NS-Verbrecher vor Gericht
Späte Gerechtigkeit

Dortmund -

Wenn man An­dre­as Brendel fragt, warum NS-Verbrecher auch heute noch vor Gericht gestellt werden müssen, dann antwortet er immer zweigeteilt und eröffnet in der Regel als Jurist. „Weil Mord nicht verjährt.“ Punkt.

Mittwoch, 03.06.2015, 18:06 Uhr

Diese Schlussstrich-Frage – darum geht es ja letztlich – überrascht ihn längst nicht mehr. Schließlich wird sie ihm andauernd gestellt. Sie muss ihm auch gestellt werden, denn der 53-Jährige bringt seit 20 Jahren Alt-Nazis vor Gericht. Brendel leitet die Zentralstelle für die Bearbeitung nationalsozialistischer Massenverbrechen in Dortmund.

Im kommenden Monat wird vor dem Landgericht Detmold womöglich ein neues Verfahren eröffnet. Zum letzten Mal wird es dann in NRW um Auschwitz gehen. Ein 93 Jahre alter Mann aus dem Kreis Lippe ist verdächtigt, zwischen 1942 und 1944 in dem Konzen­trationslager als Wachmann gearbeitet zu haben. Das ehemalige SS-Mitglied ist we­­­gen Beihilfe zum Mord in 170 000 Fällen angeklagt. „Das ist eine Zahl, die bleibt einfach abstrakt, die kann man sich nicht vorstellen“, sagt Brendel.

Nach dem Urteil gegen den ukrainischen NS-Verbrecher Ivan Demjanjuk vor vier Jah­­ren in München ist einiges in Bewegung gekommen. Die Richter hatten, anders als der Bundesgerichtshof 1969, die Rechtsauffassung vertreten, dass Beihilfe zum Mord in NS-Konzentrationslagern auch ohne einen individuellen Schuldbeweis bestraft werden kann.

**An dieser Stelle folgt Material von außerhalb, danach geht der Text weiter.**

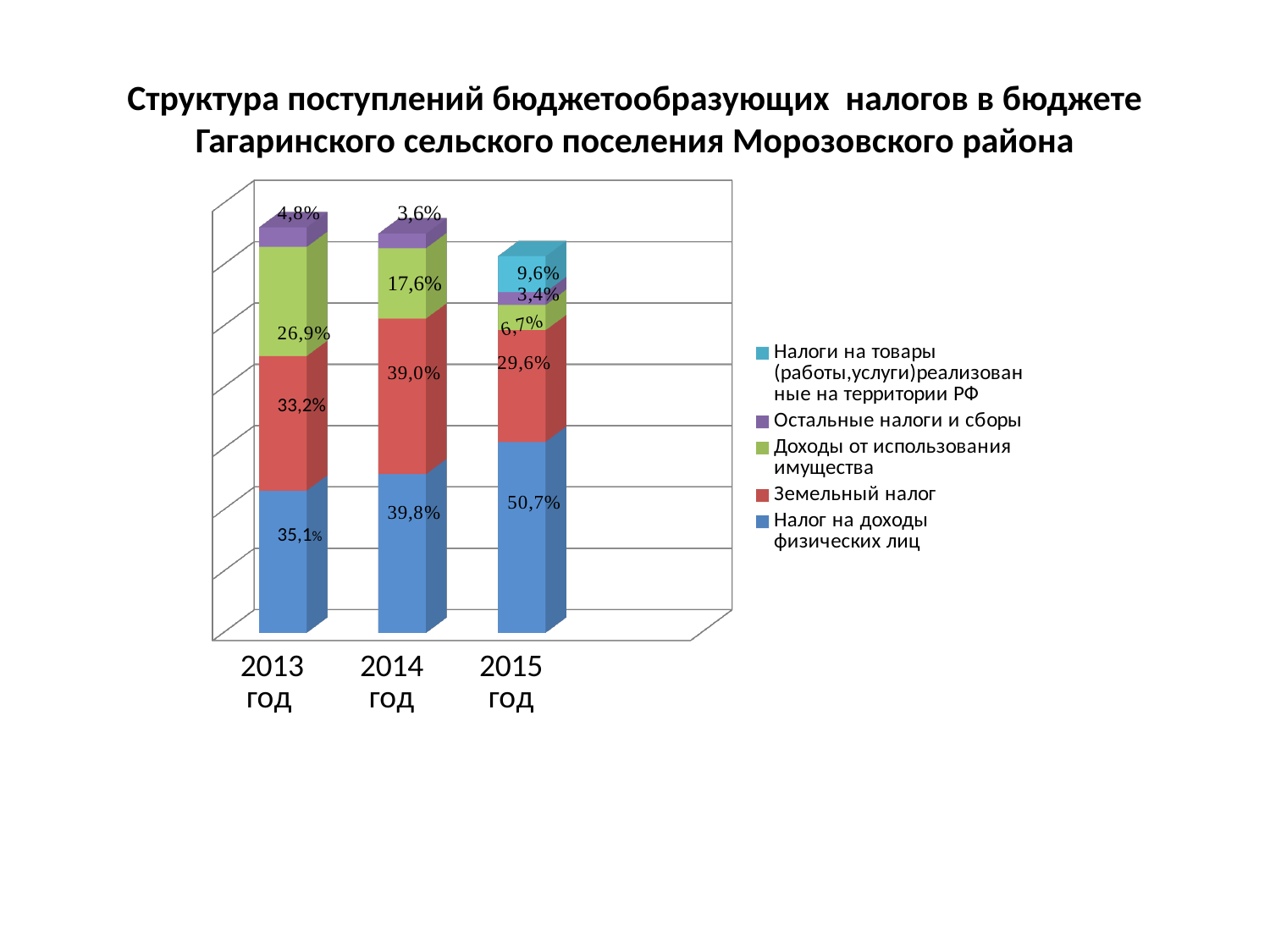
Which is larger in 2013 год: Земельный налог or Доходы от использования имущества? Земельный налог By how much did the share of Налог на доходы физических лиц in 2015 год exceed that in 2013 год? 15,6% In which year is the share of Налог на доходы физических лиц the highest? 2015 год What is the value of Доходы от использования имущества for 2015 год? 6,7% What is the value of Земельный налог for 2014 год? 39,0% What kind of chart is shown on the slide? Stacked bar chart In which year is the share of Остальные налоги и сборы the lowest? 2015 год What is the value of Налоги на товары (работы,услуги) реализованные на территории РФ in 2015 год? 9,6% What share does Налог на доходы физических лиц have in 2013 год? 35,1% How many years are shown on the x axis? 3 Does the share of Доходы от использования имущества rise or fall from 2013 год to 2015 год? Fall How many series does the legend list? 5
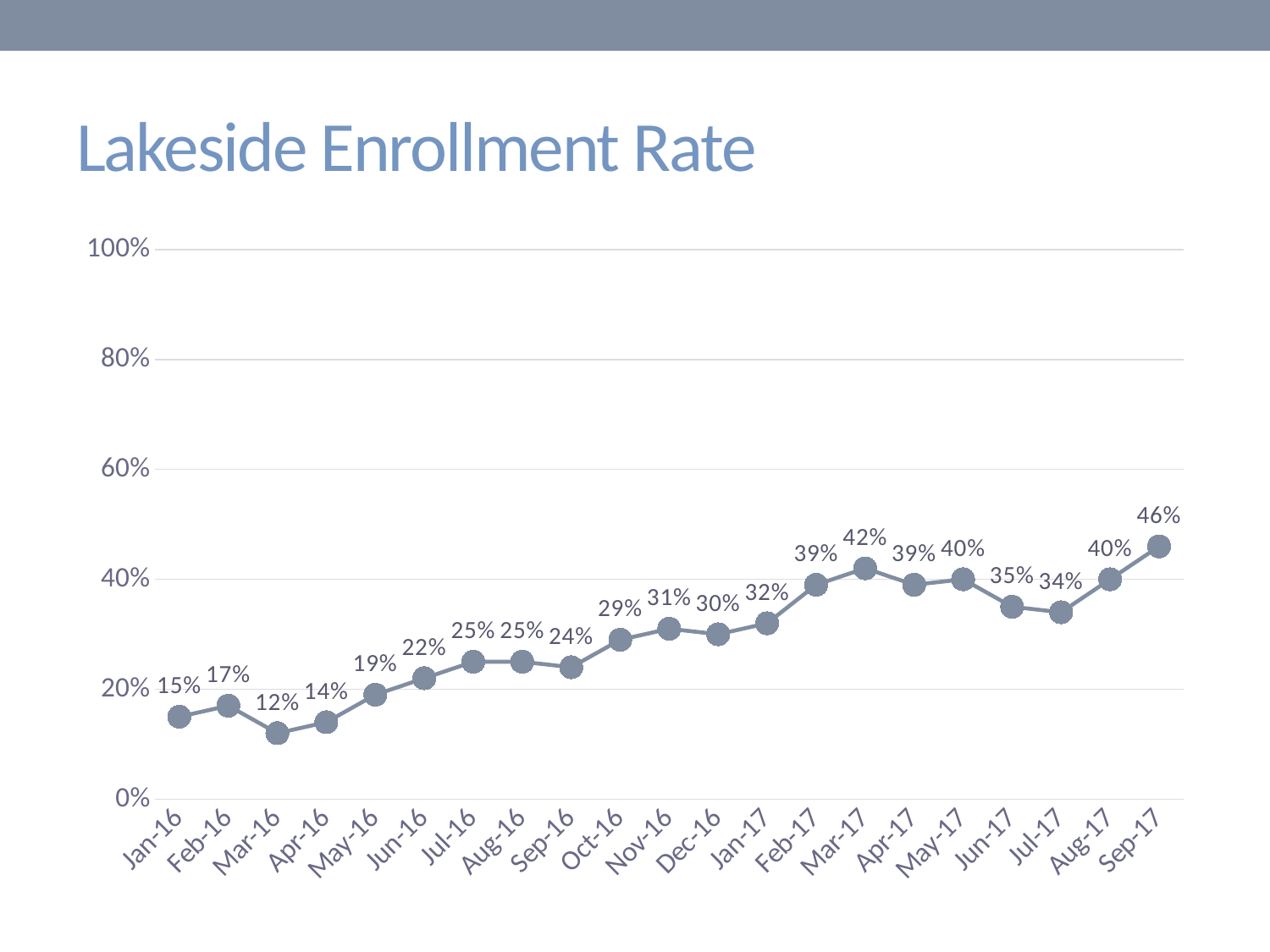
Which month has the highest enrollment rate? Sep-17 What is the enrollment rate for Jun-17? 35% How many months are plotted on the chart? 21 Which month has the lowest enrollment rate? Mar-16 Does the enrollment rate generally rise or fall from Jan-16 to Sep-17? rise What is the difference between the enrollment rate in Mar-17 and in Jul-17? 8% What is the enrollment rate for Mar-17? 42% Is the enrollment rate for Oct-16 greater or less than 20%? greater Which is larger, the enrollment rate for Feb-17 or for Jun-17? Feb-17 What is the enrollment rate for Jan-16? 15% What kind of chart is shown on the slide? line chart What is the difference between the enrollment rate in Sep-17 and in Jan-16? 31%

Für die bundesweit zuständige Zentralstelle in Ludwigsburg war das ein Signal, alte, längst zu den Akten gelegte Fälle nochmals unter die Lupe zu nehmen. Aus 50 Vorermittlungen wurden 30 Ermittlungen, aus den Ermittlungen in NRW fünf Anklagen – von denen am Ende ei­ne vor Gericht landen könnte. Zwei wurden nicht zugelassen, in zwei weiteren Fällen starben die Beschuldigten vorher.

Die Vernehmung des 93- Jährigen sei insofern „typisch verlaufen“, sagt Brendel, als dass „die Reaktionen erwartbar waren“. Er habe zu­gegeben in Auschwitz gewesen zu sein, aber darauf bestanden, sich nicht schuldig gemacht zu haben. „Subjektive Wahrheit“ nennt der Oberstaatsanwalt das. „Die Menschen haben sich im Laufe der Jahre oft mit ihren Rechtfertigungen identifiziert.“ Der Befehlsnotstand sei die hierbei am häufigsten verwendete Vokabel. Lange hat sich Brendel auf die Anklage vorbereitet, hat Akten gewälzt, Zeugen gesucht. Erst vor ein paar Tagen hat er noch alte Standortbefehle studiert, die in ei­ nem Moskauer Archiv lagern.

Für ihn ist die Sache klar.

Unklar ist hingegen, ob das Hauptverfahren eröffnet wird. Das Gericht will im kommenden Monat darüber entscheiden. Fest steht: Der 93-Jährige will den Prozess abwenden und hat erklären lassen, er sei aus gesundheitlichen Gründen nicht verhandlungsfähig. Vorgestern hat die Schwurgerichtskammer mitgeteilt, einen Facharzt für Psychiatrie und Geriatrie mit der Untersuchung des Senioren beauftragt zu haben. Bekäme dieser Recht, wä­re das für Brendel ein ungeliebtes Dé­jà-vu. Und ja, „auch enttäuschend“, weil wir alle, die wir an solchen Ermittlungen beteiligt sind, einen hohen zeitlichen und persönlichen Aufwand betreiben“. Auch wenn letztlich „natürlich“ über allem Recht und Gesetz stünden.

Die juristische Bewertung ist die eine Seite der Medaille. Die andere ist die Opferperspektive. „Wir haben immer noch die Opfer und deren Angehörige. Für sie ist der Prozess vor einem deutschen Gericht enorm wichtig“, sagt Brendel. Die moralische Komponente, sie ist immer der zweite Teil seiner Antwort auf die eingangs gestellte Frage. Sie hat weniger mit Recht zu tun als mit Gerechtigkeit.